In order to develop a design that is successful, we need to consider a few aspects:

• What is the average sewage generated per person, per day. Typically, where I'm located, we design sewers to account for approximately 360L/cap/day -- This might seem like a lot. That's because it probably is. We use a huge amount of water over this way, because we have it. As an example of strict water regulations, check out what's going on in South Africa -- They're allowed to use about 1/5th the amount.
---------------
Carry on the passage on sewer design from its last sentence, adding the next aspects a successful design needs to consider. The records that come after this point have no connection to the passage on sewer design.

▸ Data extract:
---------------
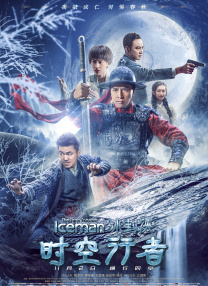 久久er国产精品免费观看8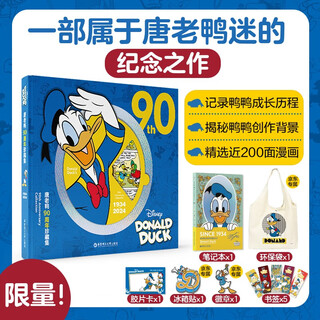 Disney donald duck 90th anniversary collection collection notebook exclusive set free badge refrigerator magnet reusable bag bookmark film card set 2 volumes commemorative works of duck english manuscripts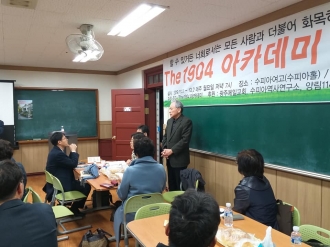 THE 1904 아카데미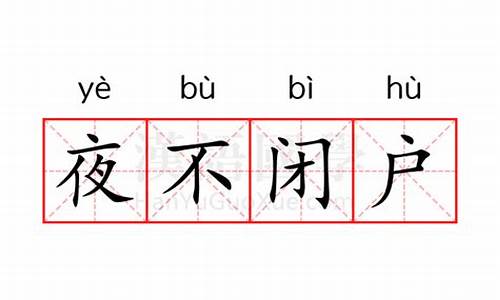 夜不闭户是什么意思简写-夜不闭户的是什么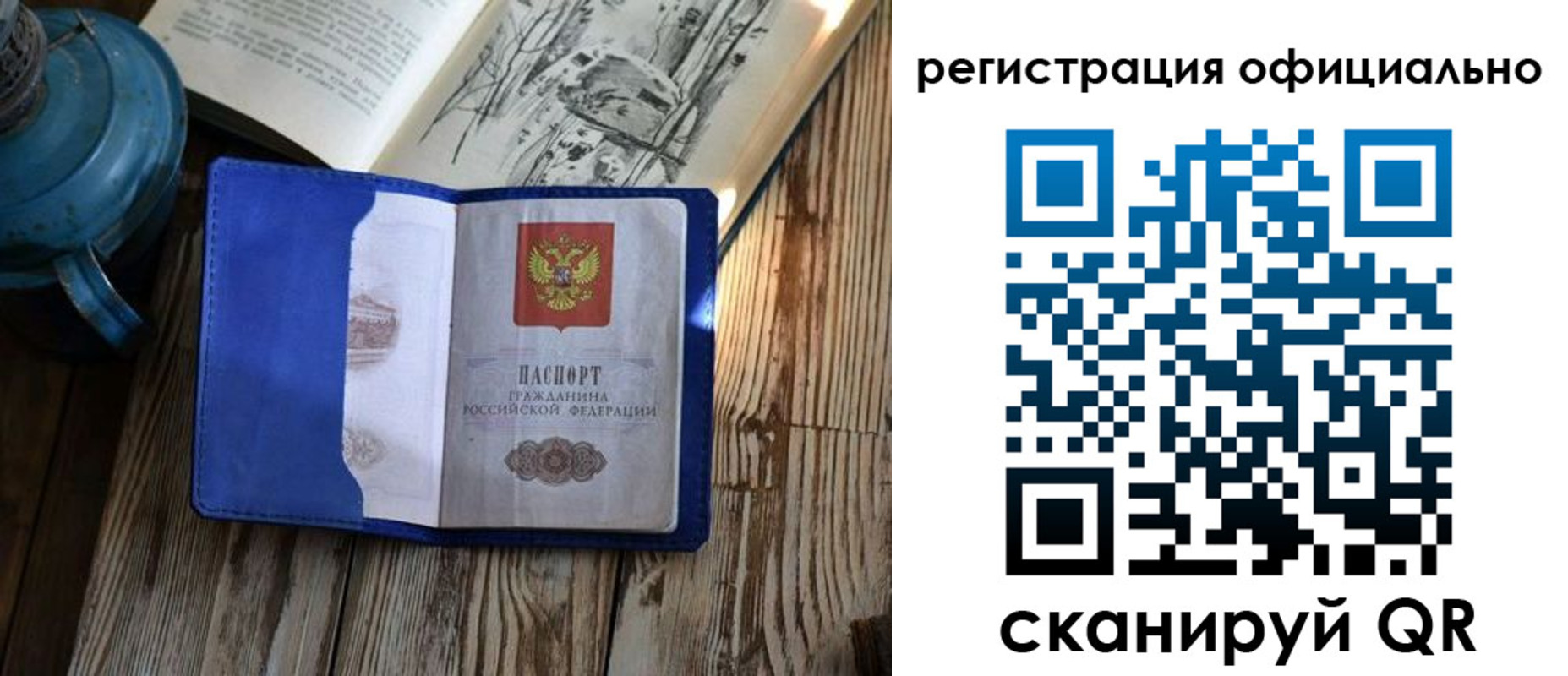временная регистрация законно в Кстово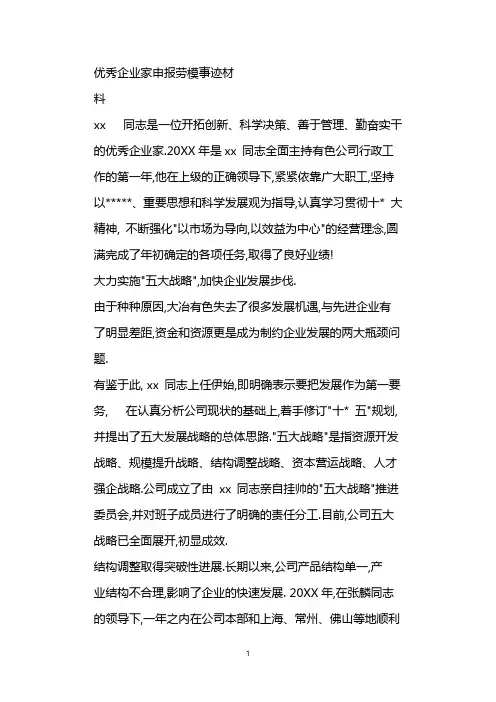 企业家申报劳模事迹材料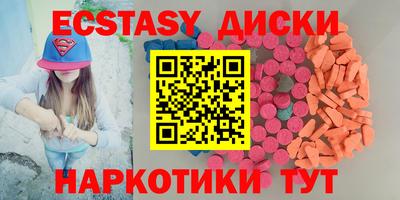 ECSTASY Дубна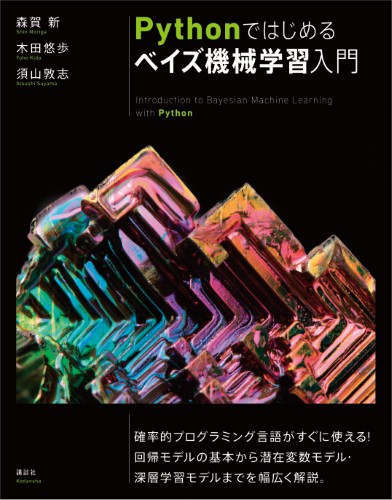 Pythonではじめるベイズ機械学習入門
---------------
▸ Written answer:
• The approximate number of people contributing into the system, and generally, how they're distributed. This can either be from direct census count information, or extrapolated from dwelling density and occupancy design information for new development construction;
• There are a few other things to consider, but they vary pretty considerably from region to region, such as:
  • How full are you comfortable letting your pipes get? 50%? 70%? 80? What happens if you have a sudden spike in contribution (think morning shower time, or SuperBowl Half-Time);
  • What is your groundwater table like? Do we anticipate a lot of ground-water infiltration to happen? Is this a newly built PVC system, or an old, leaky, vitrified clay pipe system from the 50's? We might have to account for infiltration that is substantially higher than the actual waste-water flows we're anticipating;
  • What part of the world are we in? This greatly affects how deep we need to design our sewer, if we need to avoid potential freeze-up issues. Places like Fort St John, BC, Canada have sewers close to 3m deep. Places like Victoria BC, Canada only need them to be 1m deep.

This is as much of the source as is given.